Advanced Configuration

The annotations described above for all the supported programming languages used mw-agent-ns/mw-autoinstrumentation as the value for the annotation. This is because the OTel Kubernetes Operator installed using Middleware installation instructions creates mw-autoinstrumentation Instrumentation CR in mw-agent-ns namespace.

You can also create your own Instrumentation CR in any namespace and use them in the auto-instrumentation annotations.

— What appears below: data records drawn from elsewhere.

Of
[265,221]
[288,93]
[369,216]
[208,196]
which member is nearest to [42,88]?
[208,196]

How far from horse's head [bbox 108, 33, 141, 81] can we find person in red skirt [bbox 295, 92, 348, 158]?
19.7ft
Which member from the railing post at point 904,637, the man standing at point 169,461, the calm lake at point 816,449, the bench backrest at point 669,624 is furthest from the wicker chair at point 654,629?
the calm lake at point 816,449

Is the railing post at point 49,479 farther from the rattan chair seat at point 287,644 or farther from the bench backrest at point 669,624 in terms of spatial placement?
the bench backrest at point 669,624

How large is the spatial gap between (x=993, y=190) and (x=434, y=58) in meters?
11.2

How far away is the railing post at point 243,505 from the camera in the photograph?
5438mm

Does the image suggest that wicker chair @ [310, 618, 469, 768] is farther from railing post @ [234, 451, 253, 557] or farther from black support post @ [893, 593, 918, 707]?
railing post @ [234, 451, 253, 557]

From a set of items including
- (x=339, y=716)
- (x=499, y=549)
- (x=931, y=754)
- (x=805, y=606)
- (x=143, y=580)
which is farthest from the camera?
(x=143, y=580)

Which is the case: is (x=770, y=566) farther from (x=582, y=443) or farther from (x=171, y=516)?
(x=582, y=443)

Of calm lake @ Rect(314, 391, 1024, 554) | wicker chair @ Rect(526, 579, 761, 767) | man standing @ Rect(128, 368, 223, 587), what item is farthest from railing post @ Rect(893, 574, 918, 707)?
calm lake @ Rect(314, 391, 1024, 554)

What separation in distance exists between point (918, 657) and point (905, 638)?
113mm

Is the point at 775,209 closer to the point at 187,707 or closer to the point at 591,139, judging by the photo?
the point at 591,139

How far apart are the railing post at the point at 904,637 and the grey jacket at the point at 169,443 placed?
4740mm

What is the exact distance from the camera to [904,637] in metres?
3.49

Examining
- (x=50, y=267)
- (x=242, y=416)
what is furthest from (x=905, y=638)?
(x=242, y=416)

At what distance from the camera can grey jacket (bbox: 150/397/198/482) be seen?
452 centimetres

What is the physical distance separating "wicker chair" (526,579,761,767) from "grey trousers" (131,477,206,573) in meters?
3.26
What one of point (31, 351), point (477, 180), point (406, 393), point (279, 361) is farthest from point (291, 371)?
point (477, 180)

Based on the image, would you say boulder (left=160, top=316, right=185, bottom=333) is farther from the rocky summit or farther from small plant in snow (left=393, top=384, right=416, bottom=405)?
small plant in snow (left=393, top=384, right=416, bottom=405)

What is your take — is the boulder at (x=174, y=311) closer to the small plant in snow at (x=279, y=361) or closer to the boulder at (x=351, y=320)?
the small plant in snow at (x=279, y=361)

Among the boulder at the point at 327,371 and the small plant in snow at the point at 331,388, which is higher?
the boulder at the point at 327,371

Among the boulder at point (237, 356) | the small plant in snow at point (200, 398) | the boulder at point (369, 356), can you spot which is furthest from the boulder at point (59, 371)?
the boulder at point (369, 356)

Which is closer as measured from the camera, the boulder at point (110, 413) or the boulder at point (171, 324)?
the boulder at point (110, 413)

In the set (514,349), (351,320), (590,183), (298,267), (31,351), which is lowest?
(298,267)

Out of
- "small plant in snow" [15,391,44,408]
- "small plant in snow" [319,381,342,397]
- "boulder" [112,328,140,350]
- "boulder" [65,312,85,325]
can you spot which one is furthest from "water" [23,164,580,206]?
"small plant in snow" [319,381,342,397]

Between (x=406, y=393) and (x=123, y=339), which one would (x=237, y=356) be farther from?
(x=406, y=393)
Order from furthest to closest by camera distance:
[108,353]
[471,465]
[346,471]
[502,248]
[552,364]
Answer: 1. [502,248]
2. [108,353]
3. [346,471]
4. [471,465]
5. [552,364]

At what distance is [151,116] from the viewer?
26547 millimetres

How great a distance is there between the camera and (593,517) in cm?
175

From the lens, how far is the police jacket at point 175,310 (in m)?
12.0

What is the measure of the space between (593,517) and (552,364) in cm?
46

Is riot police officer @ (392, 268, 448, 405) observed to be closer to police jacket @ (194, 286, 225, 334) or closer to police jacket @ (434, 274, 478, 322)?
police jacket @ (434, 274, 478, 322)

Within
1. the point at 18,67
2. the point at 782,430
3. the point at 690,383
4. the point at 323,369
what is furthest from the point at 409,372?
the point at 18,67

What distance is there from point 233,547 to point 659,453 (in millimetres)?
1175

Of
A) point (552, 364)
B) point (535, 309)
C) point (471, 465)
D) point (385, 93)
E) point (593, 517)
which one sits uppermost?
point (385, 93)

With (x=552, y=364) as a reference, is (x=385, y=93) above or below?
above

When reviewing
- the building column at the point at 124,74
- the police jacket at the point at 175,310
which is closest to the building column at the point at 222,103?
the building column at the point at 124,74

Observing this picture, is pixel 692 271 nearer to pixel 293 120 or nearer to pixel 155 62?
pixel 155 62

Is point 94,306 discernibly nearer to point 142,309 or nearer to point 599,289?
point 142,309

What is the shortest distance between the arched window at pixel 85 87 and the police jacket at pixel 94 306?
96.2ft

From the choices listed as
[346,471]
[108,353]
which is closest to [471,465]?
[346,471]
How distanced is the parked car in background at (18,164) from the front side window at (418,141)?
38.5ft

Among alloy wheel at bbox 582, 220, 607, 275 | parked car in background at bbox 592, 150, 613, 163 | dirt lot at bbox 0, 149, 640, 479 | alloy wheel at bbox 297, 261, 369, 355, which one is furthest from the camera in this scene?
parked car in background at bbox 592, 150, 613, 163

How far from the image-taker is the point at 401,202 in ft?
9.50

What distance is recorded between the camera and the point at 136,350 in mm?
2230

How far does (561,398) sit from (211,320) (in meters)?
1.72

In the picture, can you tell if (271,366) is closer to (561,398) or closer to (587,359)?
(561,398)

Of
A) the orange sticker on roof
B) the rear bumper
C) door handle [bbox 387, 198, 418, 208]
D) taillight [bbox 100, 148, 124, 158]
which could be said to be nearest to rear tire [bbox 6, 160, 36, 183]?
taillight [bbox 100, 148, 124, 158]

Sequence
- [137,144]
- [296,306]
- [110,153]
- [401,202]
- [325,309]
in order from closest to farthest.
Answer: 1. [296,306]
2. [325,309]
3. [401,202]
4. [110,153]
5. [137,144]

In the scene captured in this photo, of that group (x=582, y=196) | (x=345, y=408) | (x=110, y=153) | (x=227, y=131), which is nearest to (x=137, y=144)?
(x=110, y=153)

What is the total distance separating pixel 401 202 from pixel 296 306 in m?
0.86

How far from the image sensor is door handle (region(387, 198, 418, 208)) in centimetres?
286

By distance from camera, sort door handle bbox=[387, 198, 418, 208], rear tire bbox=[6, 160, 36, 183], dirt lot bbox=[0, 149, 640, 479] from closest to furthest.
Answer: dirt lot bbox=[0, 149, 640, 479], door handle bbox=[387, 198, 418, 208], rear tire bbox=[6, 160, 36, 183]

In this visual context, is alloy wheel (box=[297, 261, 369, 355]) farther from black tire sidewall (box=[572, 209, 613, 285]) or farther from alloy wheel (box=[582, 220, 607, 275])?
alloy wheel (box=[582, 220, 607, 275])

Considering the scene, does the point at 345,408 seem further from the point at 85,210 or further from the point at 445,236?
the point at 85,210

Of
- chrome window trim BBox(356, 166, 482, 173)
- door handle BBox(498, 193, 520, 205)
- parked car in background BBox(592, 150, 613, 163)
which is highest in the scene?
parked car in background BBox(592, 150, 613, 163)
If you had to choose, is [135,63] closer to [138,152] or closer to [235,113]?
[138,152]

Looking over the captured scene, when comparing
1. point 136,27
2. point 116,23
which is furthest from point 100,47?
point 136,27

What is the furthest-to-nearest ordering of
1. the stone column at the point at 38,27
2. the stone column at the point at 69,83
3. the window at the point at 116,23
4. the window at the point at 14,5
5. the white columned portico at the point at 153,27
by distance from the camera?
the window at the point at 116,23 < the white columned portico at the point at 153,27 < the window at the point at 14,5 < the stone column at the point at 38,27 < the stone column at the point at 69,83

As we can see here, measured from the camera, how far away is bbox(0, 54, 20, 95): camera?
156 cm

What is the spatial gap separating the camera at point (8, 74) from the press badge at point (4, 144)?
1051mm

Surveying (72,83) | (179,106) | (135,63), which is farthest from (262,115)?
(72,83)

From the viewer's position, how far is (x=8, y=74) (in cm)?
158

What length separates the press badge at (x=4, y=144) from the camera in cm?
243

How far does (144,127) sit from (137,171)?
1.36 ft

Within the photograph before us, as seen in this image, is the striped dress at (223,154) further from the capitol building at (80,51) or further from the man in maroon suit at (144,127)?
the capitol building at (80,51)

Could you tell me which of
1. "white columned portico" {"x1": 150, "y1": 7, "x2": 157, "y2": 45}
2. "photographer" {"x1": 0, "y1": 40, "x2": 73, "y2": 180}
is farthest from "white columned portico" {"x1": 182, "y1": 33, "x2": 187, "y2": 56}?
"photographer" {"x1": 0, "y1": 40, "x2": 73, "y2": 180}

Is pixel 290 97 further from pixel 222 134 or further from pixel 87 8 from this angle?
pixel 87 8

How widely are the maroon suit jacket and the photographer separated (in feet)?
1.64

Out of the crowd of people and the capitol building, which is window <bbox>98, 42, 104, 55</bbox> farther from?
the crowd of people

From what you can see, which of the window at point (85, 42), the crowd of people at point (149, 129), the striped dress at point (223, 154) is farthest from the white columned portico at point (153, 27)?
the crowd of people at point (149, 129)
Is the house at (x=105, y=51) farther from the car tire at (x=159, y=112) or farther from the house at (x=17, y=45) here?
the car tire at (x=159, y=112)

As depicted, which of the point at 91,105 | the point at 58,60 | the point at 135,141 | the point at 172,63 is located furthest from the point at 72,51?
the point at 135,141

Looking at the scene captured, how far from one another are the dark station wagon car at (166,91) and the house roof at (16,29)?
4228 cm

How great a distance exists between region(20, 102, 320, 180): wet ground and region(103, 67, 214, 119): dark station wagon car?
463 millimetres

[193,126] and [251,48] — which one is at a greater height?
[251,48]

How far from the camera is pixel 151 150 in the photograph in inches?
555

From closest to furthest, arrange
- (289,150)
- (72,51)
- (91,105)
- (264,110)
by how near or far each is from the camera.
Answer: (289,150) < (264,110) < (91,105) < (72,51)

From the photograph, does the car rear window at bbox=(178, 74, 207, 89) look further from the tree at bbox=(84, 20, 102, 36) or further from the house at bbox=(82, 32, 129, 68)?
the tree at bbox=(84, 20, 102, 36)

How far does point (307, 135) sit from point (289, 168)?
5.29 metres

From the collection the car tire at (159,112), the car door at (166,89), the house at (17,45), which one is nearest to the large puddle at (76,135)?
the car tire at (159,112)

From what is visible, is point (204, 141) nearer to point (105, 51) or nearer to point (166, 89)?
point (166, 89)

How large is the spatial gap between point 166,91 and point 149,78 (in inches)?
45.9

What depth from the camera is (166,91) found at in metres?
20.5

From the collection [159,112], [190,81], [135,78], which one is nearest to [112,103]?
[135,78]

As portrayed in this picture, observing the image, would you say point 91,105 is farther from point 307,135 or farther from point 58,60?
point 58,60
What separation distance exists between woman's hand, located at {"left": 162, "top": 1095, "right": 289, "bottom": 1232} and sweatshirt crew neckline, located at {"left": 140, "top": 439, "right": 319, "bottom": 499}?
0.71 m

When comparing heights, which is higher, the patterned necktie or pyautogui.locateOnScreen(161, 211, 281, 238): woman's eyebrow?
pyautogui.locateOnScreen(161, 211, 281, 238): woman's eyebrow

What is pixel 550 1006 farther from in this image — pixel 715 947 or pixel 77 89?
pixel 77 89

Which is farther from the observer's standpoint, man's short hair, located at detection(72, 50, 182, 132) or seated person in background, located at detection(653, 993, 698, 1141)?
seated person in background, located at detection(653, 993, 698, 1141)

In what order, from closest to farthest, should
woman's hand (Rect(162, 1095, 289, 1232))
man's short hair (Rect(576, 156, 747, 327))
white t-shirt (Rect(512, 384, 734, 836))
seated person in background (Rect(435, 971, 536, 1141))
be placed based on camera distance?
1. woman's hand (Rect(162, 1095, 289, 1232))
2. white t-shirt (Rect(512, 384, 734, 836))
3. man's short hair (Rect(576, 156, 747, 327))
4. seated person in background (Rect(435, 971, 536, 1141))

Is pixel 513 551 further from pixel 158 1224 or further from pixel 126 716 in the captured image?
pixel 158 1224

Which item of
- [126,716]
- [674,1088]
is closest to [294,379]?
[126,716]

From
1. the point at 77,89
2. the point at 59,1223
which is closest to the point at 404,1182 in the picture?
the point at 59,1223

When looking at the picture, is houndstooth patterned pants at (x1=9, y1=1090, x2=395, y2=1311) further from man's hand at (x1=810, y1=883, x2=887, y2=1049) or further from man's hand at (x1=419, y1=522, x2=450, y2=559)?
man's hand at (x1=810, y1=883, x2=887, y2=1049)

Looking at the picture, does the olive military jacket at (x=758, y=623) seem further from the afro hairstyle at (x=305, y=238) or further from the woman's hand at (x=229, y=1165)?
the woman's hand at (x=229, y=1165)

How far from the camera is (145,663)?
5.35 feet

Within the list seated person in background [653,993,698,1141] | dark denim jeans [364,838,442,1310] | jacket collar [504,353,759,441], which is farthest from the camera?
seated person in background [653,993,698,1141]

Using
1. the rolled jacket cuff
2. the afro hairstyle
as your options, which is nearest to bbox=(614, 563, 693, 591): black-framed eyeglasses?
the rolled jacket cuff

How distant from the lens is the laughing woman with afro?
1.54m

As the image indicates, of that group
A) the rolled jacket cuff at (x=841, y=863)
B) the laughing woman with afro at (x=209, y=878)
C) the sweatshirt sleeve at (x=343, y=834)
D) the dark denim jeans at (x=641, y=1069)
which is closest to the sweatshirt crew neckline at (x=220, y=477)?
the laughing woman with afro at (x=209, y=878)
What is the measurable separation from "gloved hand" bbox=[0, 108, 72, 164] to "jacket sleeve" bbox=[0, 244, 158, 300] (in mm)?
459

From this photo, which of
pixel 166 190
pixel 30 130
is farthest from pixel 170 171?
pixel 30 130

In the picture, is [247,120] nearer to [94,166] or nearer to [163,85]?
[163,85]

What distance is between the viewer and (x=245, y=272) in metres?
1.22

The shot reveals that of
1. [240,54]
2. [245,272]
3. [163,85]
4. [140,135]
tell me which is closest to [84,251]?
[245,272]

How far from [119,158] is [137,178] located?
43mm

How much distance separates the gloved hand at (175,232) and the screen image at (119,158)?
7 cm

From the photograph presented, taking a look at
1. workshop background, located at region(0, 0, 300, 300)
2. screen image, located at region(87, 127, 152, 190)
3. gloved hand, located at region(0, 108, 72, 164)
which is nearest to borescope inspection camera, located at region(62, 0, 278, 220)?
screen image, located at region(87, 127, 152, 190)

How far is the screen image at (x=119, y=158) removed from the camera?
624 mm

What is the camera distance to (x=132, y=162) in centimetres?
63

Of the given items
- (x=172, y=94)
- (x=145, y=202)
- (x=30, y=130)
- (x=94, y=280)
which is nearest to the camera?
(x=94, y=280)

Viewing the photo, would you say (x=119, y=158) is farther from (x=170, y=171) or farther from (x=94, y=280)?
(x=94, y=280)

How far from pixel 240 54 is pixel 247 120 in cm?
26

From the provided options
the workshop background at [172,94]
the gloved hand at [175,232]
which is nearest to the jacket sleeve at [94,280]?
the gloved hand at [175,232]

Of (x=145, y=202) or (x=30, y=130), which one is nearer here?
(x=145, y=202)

Below are all the possible values for the auto-instrumentation annotation:

"true": Inject an Instrumentation CR from the current namespace. It is expected that you will have only one Instrumentation CR defined in the current namespace. The behavior could be unpredictable if you have multiple Instrumentation CRs defined in the current namespace.
"my-instrumentation": Inject a specific Instrumentation CR with name my-instrumentation from the current namespace.
"my-other-namespace/my-instrumentation": Inject a specific Instrumentation CR with name my-instrumentation from namespace my-other-namespace. This is the option used in all our examples above with Instrumentation CR name “mw-otel-auto-instrumentation” and namespace mw-agent.
"false": Do not inject an Instrumentation CR. This is useful for temporarily stopping instrumentation.

When using a Pod based workloads, such as Deployment or StatefulSet, make sure to add the annotation to the Pod template section (spec.template.metadata.annotations) and not to the Deployment or Statefuset metadata section (metadata.annotations).